* _THE TASK_:
Print exactly, and only, the lines running from the line containing "Measuring from metal" through the end of the records below.

[Dataset excerpt]
◆ ◆ ◆

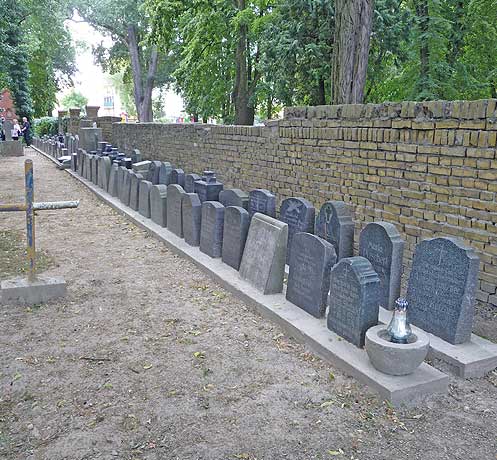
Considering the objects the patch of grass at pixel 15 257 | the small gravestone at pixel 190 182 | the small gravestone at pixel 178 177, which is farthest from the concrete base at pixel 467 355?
the small gravestone at pixel 178 177

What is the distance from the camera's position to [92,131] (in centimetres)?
1784

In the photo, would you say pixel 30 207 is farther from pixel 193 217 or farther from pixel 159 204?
pixel 159 204

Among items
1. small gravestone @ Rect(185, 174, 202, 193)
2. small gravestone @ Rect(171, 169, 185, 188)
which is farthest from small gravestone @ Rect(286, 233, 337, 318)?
small gravestone @ Rect(171, 169, 185, 188)

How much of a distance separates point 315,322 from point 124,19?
29.2 meters

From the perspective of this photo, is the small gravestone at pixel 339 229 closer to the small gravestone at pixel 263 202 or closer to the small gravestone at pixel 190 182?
the small gravestone at pixel 263 202

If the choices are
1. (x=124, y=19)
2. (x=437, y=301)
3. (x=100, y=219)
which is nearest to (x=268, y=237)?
(x=437, y=301)

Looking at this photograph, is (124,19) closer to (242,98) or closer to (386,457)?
(242,98)

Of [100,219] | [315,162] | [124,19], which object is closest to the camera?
[315,162]

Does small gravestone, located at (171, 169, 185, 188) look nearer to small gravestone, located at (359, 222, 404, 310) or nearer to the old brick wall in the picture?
the old brick wall

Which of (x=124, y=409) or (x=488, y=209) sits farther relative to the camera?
(x=488, y=209)

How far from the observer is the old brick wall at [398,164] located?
518 centimetres

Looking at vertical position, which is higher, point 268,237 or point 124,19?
point 124,19

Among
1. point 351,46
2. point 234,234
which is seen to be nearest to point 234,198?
point 234,234

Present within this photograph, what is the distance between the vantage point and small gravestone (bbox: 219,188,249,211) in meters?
7.43
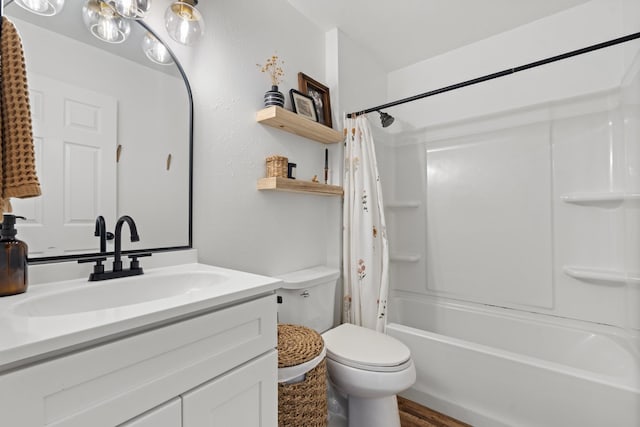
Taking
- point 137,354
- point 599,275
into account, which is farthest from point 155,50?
point 599,275

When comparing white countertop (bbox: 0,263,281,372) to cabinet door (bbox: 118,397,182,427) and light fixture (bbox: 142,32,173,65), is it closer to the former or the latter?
cabinet door (bbox: 118,397,182,427)

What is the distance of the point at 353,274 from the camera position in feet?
6.40

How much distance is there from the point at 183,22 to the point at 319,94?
94 centimetres

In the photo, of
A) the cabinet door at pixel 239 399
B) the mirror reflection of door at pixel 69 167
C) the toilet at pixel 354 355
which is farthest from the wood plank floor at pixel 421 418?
the mirror reflection of door at pixel 69 167

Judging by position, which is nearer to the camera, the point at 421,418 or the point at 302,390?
the point at 302,390

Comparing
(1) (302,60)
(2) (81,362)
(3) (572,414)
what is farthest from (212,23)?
(3) (572,414)

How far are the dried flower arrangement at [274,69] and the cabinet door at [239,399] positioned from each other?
1.40 metres

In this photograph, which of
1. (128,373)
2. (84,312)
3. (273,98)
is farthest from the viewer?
(273,98)

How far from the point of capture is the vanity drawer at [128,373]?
50 cm

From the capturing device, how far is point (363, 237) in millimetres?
1929

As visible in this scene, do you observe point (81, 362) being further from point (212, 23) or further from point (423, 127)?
point (423, 127)

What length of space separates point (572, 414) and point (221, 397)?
4.89 feet

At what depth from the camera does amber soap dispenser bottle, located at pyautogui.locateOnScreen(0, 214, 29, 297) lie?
754mm

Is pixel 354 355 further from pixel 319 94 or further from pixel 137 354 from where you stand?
pixel 319 94
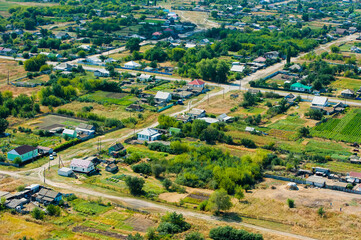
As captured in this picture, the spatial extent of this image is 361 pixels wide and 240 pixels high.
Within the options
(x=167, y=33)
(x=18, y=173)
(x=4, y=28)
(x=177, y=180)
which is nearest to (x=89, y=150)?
(x=18, y=173)

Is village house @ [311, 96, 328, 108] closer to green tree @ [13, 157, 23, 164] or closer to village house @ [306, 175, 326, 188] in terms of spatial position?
village house @ [306, 175, 326, 188]

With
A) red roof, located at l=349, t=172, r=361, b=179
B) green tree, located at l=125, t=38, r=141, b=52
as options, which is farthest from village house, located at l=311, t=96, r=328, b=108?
green tree, located at l=125, t=38, r=141, b=52

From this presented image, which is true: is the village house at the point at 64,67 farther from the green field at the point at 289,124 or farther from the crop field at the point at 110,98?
the green field at the point at 289,124

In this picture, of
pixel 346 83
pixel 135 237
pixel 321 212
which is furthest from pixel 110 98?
pixel 346 83

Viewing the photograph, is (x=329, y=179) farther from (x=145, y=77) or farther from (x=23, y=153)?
(x=145, y=77)

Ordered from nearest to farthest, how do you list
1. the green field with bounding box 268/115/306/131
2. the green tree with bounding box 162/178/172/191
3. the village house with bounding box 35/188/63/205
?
the village house with bounding box 35/188/63/205 < the green tree with bounding box 162/178/172/191 < the green field with bounding box 268/115/306/131

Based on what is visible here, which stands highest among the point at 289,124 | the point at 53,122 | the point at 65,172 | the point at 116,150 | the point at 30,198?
the point at 289,124
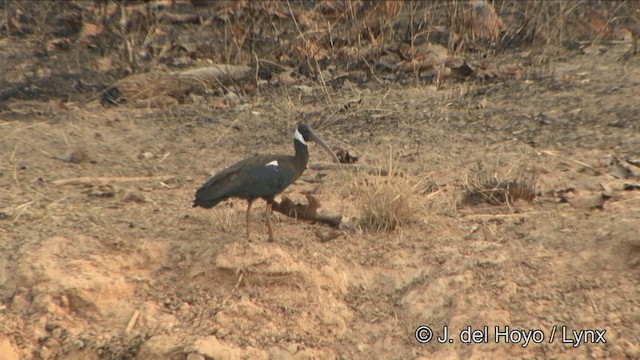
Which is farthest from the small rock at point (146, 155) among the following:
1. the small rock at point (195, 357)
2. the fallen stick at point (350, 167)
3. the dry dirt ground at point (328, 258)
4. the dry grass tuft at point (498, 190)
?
the small rock at point (195, 357)

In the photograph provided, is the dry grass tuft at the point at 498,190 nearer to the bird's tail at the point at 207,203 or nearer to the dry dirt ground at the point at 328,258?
the dry dirt ground at the point at 328,258

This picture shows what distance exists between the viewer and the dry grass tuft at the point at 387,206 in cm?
605

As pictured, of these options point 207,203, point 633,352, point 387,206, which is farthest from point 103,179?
point 633,352

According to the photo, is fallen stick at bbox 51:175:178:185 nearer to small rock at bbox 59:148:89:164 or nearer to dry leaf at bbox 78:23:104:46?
small rock at bbox 59:148:89:164

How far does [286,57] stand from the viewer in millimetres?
9633

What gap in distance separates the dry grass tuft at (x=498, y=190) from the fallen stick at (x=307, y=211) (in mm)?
826

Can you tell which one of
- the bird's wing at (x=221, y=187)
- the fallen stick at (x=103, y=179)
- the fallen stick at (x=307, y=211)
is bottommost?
the fallen stick at (x=103, y=179)

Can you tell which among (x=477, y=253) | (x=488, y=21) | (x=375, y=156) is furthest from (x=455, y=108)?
(x=477, y=253)

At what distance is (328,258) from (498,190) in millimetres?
1185

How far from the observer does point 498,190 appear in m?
6.32

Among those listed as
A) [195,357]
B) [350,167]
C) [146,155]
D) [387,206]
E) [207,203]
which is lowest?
[146,155]

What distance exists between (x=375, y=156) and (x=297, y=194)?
93cm

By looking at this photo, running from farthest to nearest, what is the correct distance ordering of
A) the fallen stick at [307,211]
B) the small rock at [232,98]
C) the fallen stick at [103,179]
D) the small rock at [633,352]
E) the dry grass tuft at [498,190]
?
the small rock at [232,98]
the fallen stick at [103,179]
the dry grass tuft at [498,190]
the fallen stick at [307,211]
the small rock at [633,352]

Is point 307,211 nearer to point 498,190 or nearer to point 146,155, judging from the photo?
point 498,190
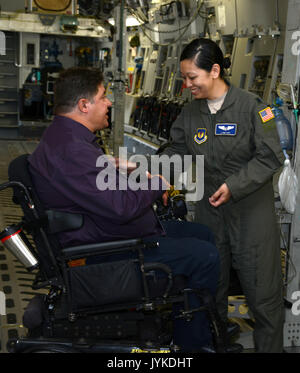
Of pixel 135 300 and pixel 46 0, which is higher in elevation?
pixel 46 0

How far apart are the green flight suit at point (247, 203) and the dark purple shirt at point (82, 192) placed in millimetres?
521

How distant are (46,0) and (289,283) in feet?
22.4

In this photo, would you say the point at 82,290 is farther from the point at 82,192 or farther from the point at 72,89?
the point at 72,89

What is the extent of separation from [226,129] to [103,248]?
0.95 meters

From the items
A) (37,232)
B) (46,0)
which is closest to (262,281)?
(37,232)

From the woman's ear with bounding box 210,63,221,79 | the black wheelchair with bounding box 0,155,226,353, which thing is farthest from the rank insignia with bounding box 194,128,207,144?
the black wheelchair with bounding box 0,155,226,353

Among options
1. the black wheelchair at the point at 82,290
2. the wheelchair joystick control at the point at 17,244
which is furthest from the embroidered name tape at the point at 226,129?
the wheelchair joystick control at the point at 17,244

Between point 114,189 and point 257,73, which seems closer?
point 114,189

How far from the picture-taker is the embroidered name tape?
2777 millimetres

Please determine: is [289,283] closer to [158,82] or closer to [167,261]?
[167,261]

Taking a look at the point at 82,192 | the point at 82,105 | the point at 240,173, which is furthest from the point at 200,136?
the point at 82,192

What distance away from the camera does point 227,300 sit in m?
3.16

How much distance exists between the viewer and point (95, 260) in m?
2.47

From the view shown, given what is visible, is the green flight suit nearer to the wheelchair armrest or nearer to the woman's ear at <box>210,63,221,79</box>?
the woman's ear at <box>210,63,221,79</box>
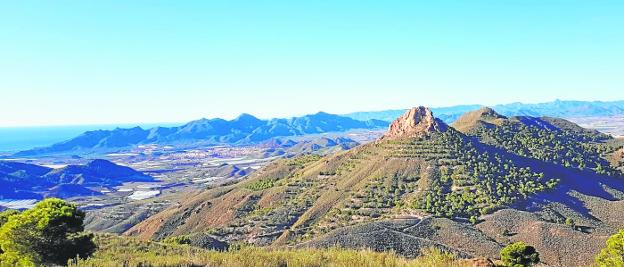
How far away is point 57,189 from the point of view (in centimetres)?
18588

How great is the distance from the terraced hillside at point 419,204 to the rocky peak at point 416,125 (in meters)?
0.31

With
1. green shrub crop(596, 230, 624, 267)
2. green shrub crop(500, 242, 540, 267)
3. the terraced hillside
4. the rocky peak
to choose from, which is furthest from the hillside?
green shrub crop(596, 230, 624, 267)

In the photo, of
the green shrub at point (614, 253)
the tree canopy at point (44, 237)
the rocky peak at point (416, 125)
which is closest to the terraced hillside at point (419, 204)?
the rocky peak at point (416, 125)

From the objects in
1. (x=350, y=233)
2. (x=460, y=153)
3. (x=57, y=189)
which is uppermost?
(x=460, y=153)

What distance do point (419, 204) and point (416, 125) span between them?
35.2m

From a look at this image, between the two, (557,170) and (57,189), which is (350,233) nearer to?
(557,170)

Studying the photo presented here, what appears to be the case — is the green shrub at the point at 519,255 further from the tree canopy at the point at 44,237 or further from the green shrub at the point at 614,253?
the tree canopy at the point at 44,237

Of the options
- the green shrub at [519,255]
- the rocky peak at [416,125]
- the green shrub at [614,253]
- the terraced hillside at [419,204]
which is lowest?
the terraced hillside at [419,204]

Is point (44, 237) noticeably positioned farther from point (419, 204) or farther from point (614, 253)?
point (419, 204)

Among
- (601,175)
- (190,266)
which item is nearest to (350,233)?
(190,266)

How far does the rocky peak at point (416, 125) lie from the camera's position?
96.0 metres

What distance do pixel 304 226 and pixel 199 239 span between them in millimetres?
13797

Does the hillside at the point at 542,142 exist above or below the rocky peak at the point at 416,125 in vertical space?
below

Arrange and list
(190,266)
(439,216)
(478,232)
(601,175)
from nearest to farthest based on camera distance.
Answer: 1. (190,266)
2. (478,232)
3. (439,216)
4. (601,175)
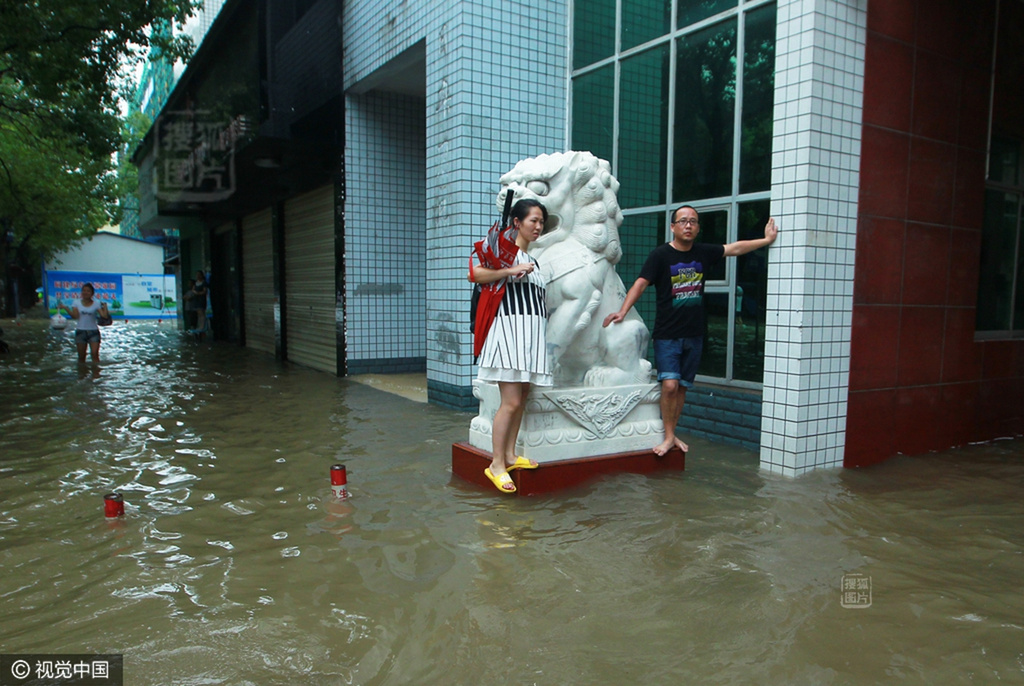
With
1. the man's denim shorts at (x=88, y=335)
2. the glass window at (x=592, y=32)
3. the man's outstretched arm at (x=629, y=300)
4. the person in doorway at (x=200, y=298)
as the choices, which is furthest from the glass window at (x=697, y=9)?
the person in doorway at (x=200, y=298)

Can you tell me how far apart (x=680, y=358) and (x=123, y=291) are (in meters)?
29.8

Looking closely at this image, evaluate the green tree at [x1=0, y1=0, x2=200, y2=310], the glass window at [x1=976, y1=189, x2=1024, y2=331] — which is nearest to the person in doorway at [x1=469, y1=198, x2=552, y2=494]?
the glass window at [x1=976, y1=189, x2=1024, y2=331]

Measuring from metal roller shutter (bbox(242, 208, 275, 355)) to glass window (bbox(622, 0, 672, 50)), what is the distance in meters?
8.61

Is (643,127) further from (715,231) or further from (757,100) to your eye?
(715,231)

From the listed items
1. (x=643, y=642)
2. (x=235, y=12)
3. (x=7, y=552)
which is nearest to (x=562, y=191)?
(x=643, y=642)

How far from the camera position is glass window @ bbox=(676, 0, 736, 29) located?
5.69 m

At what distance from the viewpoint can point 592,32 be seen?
23.6ft

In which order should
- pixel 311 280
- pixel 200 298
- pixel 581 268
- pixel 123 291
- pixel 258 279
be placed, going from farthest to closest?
1. pixel 123 291
2. pixel 200 298
3. pixel 258 279
4. pixel 311 280
5. pixel 581 268

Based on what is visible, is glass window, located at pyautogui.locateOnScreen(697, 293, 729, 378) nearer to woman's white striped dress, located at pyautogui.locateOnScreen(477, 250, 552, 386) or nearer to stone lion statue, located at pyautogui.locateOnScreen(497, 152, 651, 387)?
stone lion statue, located at pyautogui.locateOnScreen(497, 152, 651, 387)

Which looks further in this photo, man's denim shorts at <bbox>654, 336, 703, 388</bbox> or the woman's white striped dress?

◆ ◆ ◆

* _TASK RESPONSE_:
Measuring from metal roller shutter (bbox(242, 208, 275, 355)) to glass window (bbox(622, 0, 672, 50)), what is the distance in meters?
8.61

Is (643,127) further from (715,231) or further from (757,100) to your eye?
(715,231)

From the listed items
1. (x=643, y=642)
2. (x=235, y=12)
3. (x=7, y=552)
which is nearest to (x=562, y=191)?
(x=643, y=642)

How far from the camera position is glass window @ bbox=(676, 0, 736, 29) located?
5.69 m

At what distance from the viewpoint can point 592,32 be seen?
23.6ft

In which order should
- pixel 311 280
- pixel 200 298
- pixel 581 268
- pixel 123 291
- pixel 258 279
be placed, going from farthest to closest?
1. pixel 123 291
2. pixel 200 298
3. pixel 258 279
4. pixel 311 280
5. pixel 581 268

Based on what is visible, is glass window, located at pyautogui.locateOnScreen(697, 293, 729, 378) nearer to woman's white striped dress, located at pyautogui.locateOnScreen(477, 250, 552, 386) or nearer to stone lion statue, located at pyautogui.locateOnScreen(497, 152, 651, 387)?
stone lion statue, located at pyautogui.locateOnScreen(497, 152, 651, 387)

Which looks further in this photo, man's denim shorts at <bbox>654, 336, 703, 388</bbox> or the woman's white striped dress?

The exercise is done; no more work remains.